Ten patients were included in the research: Six females and four males aged between 18 and 57 years (average 39.5 years). The average hospital stay was 10.5 d (minimum of 7 d, maximum 14 d). Analysis showed a statistically significant improvement in functional balance on the BBS scale at discharge from hospital (median = 11; P = 0.0059) and three months after discharge from hospital (median = 8; P = 0.0058) in these patients. The statistical analysis confirmed our hypothesis that the BBS scale is an appropriate functional balance assessment test in early rehabilitation, as it is also highly sensitive to changes that occur during rehabilitation programs and provides an adequate assessment of patients' postural instability. Statistical analysis also showed that the median progression in balance after BBS did not significantly differ at the time of hospitalization and after discharge (P = 0.2012). Larger numbers and more homogeneous cases in potential future studies would confirm or refute the results of our study.

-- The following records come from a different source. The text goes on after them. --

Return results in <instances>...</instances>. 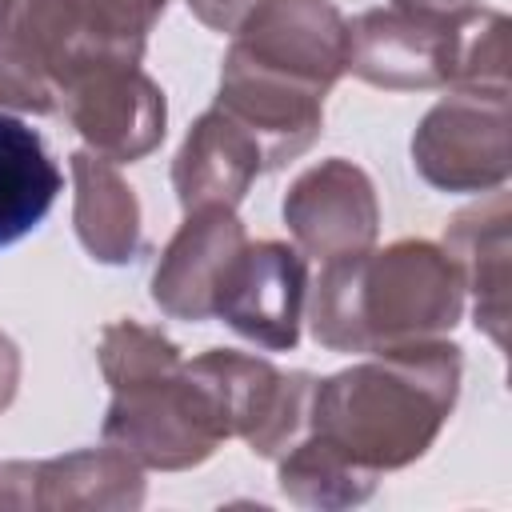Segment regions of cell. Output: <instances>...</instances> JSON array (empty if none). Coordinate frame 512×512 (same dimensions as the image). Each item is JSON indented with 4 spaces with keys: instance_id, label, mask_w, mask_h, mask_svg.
Instances as JSON below:
<instances>
[{
    "instance_id": "1",
    "label": "cell",
    "mask_w": 512,
    "mask_h": 512,
    "mask_svg": "<svg viewBox=\"0 0 512 512\" xmlns=\"http://www.w3.org/2000/svg\"><path fill=\"white\" fill-rule=\"evenodd\" d=\"M460 348L416 340L372 352L328 380H316L308 432L360 472H392L420 460L460 396Z\"/></svg>"
},
{
    "instance_id": "2",
    "label": "cell",
    "mask_w": 512,
    "mask_h": 512,
    "mask_svg": "<svg viewBox=\"0 0 512 512\" xmlns=\"http://www.w3.org/2000/svg\"><path fill=\"white\" fill-rule=\"evenodd\" d=\"M464 280L432 240H396L380 252L328 260L312 284L308 328L328 352H388L436 340L460 324Z\"/></svg>"
},
{
    "instance_id": "3",
    "label": "cell",
    "mask_w": 512,
    "mask_h": 512,
    "mask_svg": "<svg viewBox=\"0 0 512 512\" xmlns=\"http://www.w3.org/2000/svg\"><path fill=\"white\" fill-rule=\"evenodd\" d=\"M344 72L388 88H508V16L468 8L452 16L368 8L348 24Z\"/></svg>"
},
{
    "instance_id": "4",
    "label": "cell",
    "mask_w": 512,
    "mask_h": 512,
    "mask_svg": "<svg viewBox=\"0 0 512 512\" xmlns=\"http://www.w3.org/2000/svg\"><path fill=\"white\" fill-rule=\"evenodd\" d=\"M168 0H0V56L52 88L96 64H140Z\"/></svg>"
},
{
    "instance_id": "5",
    "label": "cell",
    "mask_w": 512,
    "mask_h": 512,
    "mask_svg": "<svg viewBox=\"0 0 512 512\" xmlns=\"http://www.w3.org/2000/svg\"><path fill=\"white\" fill-rule=\"evenodd\" d=\"M100 436L140 468L180 472L204 464L232 432L204 376L192 364H180L176 372L112 388Z\"/></svg>"
},
{
    "instance_id": "6",
    "label": "cell",
    "mask_w": 512,
    "mask_h": 512,
    "mask_svg": "<svg viewBox=\"0 0 512 512\" xmlns=\"http://www.w3.org/2000/svg\"><path fill=\"white\" fill-rule=\"evenodd\" d=\"M348 64V20L332 0H260L224 52V68L328 96Z\"/></svg>"
},
{
    "instance_id": "7",
    "label": "cell",
    "mask_w": 512,
    "mask_h": 512,
    "mask_svg": "<svg viewBox=\"0 0 512 512\" xmlns=\"http://www.w3.org/2000/svg\"><path fill=\"white\" fill-rule=\"evenodd\" d=\"M508 88H452L412 136L416 172L440 192H492L512 172Z\"/></svg>"
},
{
    "instance_id": "8",
    "label": "cell",
    "mask_w": 512,
    "mask_h": 512,
    "mask_svg": "<svg viewBox=\"0 0 512 512\" xmlns=\"http://www.w3.org/2000/svg\"><path fill=\"white\" fill-rule=\"evenodd\" d=\"M56 108L84 136L88 152L132 164L164 140L168 104L140 64H96L56 88Z\"/></svg>"
},
{
    "instance_id": "9",
    "label": "cell",
    "mask_w": 512,
    "mask_h": 512,
    "mask_svg": "<svg viewBox=\"0 0 512 512\" xmlns=\"http://www.w3.org/2000/svg\"><path fill=\"white\" fill-rule=\"evenodd\" d=\"M304 292L308 260L300 248L280 240H244L212 292V316L268 352H288L300 340Z\"/></svg>"
},
{
    "instance_id": "10",
    "label": "cell",
    "mask_w": 512,
    "mask_h": 512,
    "mask_svg": "<svg viewBox=\"0 0 512 512\" xmlns=\"http://www.w3.org/2000/svg\"><path fill=\"white\" fill-rule=\"evenodd\" d=\"M284 224L304 256H316L324 264L356 256L372 248L380 232L376 188L352 160H320L292 180L284 196Z\"/></svg>"
},
{
    "instance_id": "11",
    "label": "cell",
    "mask_w": 512,
    "mask_h": 512,
    "mask_svg": "<svg viewBox=\"0 0 512 512\" xmlns=\"http://www.w3.org/2000/svg\"><path fill=\"white\" fill-rule=\"evenodd\" d=\"M244 240L248 236L236 220V208H192L152 272V300L160 304V312H168L172 320H208L212 292Z\"/></svg>"
},
{
    "instance_id": "12",
    "label": "cell",
    "mask_w": 512,
    "mask_h": 512,
    "mask_svg": "<svg viewBox=\"0 0 512 512\" xmlns=\"http://www.w3.org/2000/svg\"><path fill=\"white\" fill-rule=\"evenodd\" d=\"M264 172L260 144L216 104L188 128L176 160H172V188L184 212L192 208H236L252 180Z\"/></svg>"
},
{
    "instance_id": "13",
    "label": "cell",
    "mask_w": 512,
    "mask_h": 512,
    "mask_svg": "<svg viewBox=\"0 0 512 512\" xmlns=\"http://www.w3.org/2000/svg\"><path fill=\"white\" fill-rule=\"evenodd\" d=\"M508 192L492 188L488 200L452 216L444 232V252L460 268L464 288L476 296V324L492 336L496 348L508 340Z\"/></svg>"
},
{
    "instance_id": "14",
    "label": "cell",
    "mask_w": 512,
    "mask_h": 512,
    "mask_svg": "<svg viewBox=\"0 0 512 512\" xmlns=\"http://www.w3.org/2000/svg\"><path fill=\"white\" fill-rule=\"evenodd\" d=\"M72 184H76V236L100 264H128L144 248L140 232V200L112 160L96 152H72Z\"/></svg>"
},
{
    "instance_id": "15",
    "label": "cell",
    "mask_w": 512,
    "mask_h": 512,
    "mask_svg": "<svg viewBox=\"0 0 512 512\" xmlns=\"http://www.w3.org/2000/svg\"><path fill=\"white\" fill-rule=\"evenodd\" d=\"M60 192L64 172L48 156L40 132L0 112V248L36 232Z\"/></svg>"
},
{
    "instance_id": "16",
    "label": "cell",
    "mask_w": 512,
    "mask_h": 512,
    "mask_svg": "<svg viewBox=\"0 0 512 512\" xmlns=\"http://www.w3.org/2000/svg\"><path fill=\"white\" fill-rule=\"evenodd\" d=\"M32 480V508H136L144 500L140 464L112 444L36 460Z\"/></svg>"
},
{
    "instance_id": "17",
    "label": "cell",
    "mask_w": 512,
    "mask_h": 512,
    "mask_svg": "<svg viewBox=\"0 0 512 512\" xmlns=\"http://www.w3.org/2000/svg\"><path fill=\"white\" fill-rule=\"evenodd\" d=\"M280 460V492L296 504L308 508H352L364 504L376 492L372 472L352 468L348 460H340L336 452H328L320 440L300 436Z\"/></svg>"
},
{
    "instance_id": "18",
    "label": "cell",
    "mask_w": 512,
    "mask_h": 512,
    "mask_svg": "<svg viewBox=\"0 0 512 512\" xmlns=\"http://www.w3.org/2000/svg\"><path fill=\"white\" fill-rule=\"evenodd\" d=\"M96 360H100V372L112 388H124V384H140V380H152V376H164V372H176L184 364L180 348L140 324V320H116L100 332V344H96Z\"/></svg>"
},
{
    "instance_id": "19",
    "label": "cell",
    "mask_w": 512,
    "mask_h": 512,
    "mask_svg": "<svg viewBox=\"0 0 512 512\" xmlns=\"http://www.w3.org/2000/svg\"><path fill=\"white\" fill-rule=\"evenodd\" d=\"M0 108H16V112H56V88L48 80H40L36 72L12 64L8 56H0Z\"/></svg>"
},
{
    "instance_id": "20",
    "label": "cell",
    "mask_w": 512,
    "mask_h": 512,
    "mask_svg": "<svg viewBox=\"0 0 512 512\" xmlns=\"http://www.w3.org/2000/svg\"><path fill=\"white\" fill-rule=\"evenodd\" d=\"M192 8V16L200 24H208L212 32H236L240 20L260 4V0H184Z\"/></svg>"
},
{
    "instance_id": "21",
    "label": "cell",
    "mask_w": 512,
    "mask_h": 512,
    "mask_svg": "<svg viewBox=\"0 0 512 512\" xmlns=\"http://www.w3.org/2000/svg\"><path fill=\"white\" fill-rule=\"evenodd\" d=\"M36 464L28 460H8L0 464V508H32V480Z\"/></svg>"
},
{
    "instance_id": "22",
    "label": "cell",
    "mask_w": 512,
    "mask_h": 512,
    "mask_svg": "<svg viewBox=\"0 0 512 512\" xmlns=\"http://www.w3.org/2000/svg\"><path fill=\"white\" fill-rule=\"evenodd\" d=\"M16 384H20V352H16V344L0 332V412L12 404Z\"/></svg>"
},
{
    "instance_id": "23",
    "label": "cell",
    "mask_w": 512,
    "mask_h": 512,
    "mask_svg": "<svg viewBox=\"0 0 512 512\" xmlns=\"http://www.w3.org/2000/svg\"><path fill=\"white\" fill-rule=\"evenodd\" d=\"M396 8H408V12H432V16H452V12H468L476 8L480 0H392Z\"/></svg>"
}]
</instances>
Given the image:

Multitasking FGA exercises, as a part of the vestibular rehabilitation program for functional gait, proved helpful in the acute postoperative period as the functional independence of patients improved at the time of discharge and three months after discharge. However, given the small number of cases and lack of a control group, we cannot with certainty conclude that FGA scale tasks provide sufficient positive effects on early-stage rehabilitation in patients after vestibular tumor surgery. There are several key priorities for future research. Randomized controlled trials with larger sample sizes and more rigorous methodologies are needed to investigate the effects of each motor element of the FGA scale. Investigation of FGA intervention parameters, based on routine collection of balance outcomes, the timing and duration of FGA interventions, and the minimum or optimal "dosage" requirement to achieve effectiveness should be considered. The effects of education and social reinforcement also require further investigation.
Our study may be a good baseline for further research and to establish the Slovenian rehabilitation register for patients after surgical removal of vestibular tumors. The register should include a valid rehabilitation protocol for all Slovenian hospitals in primary care.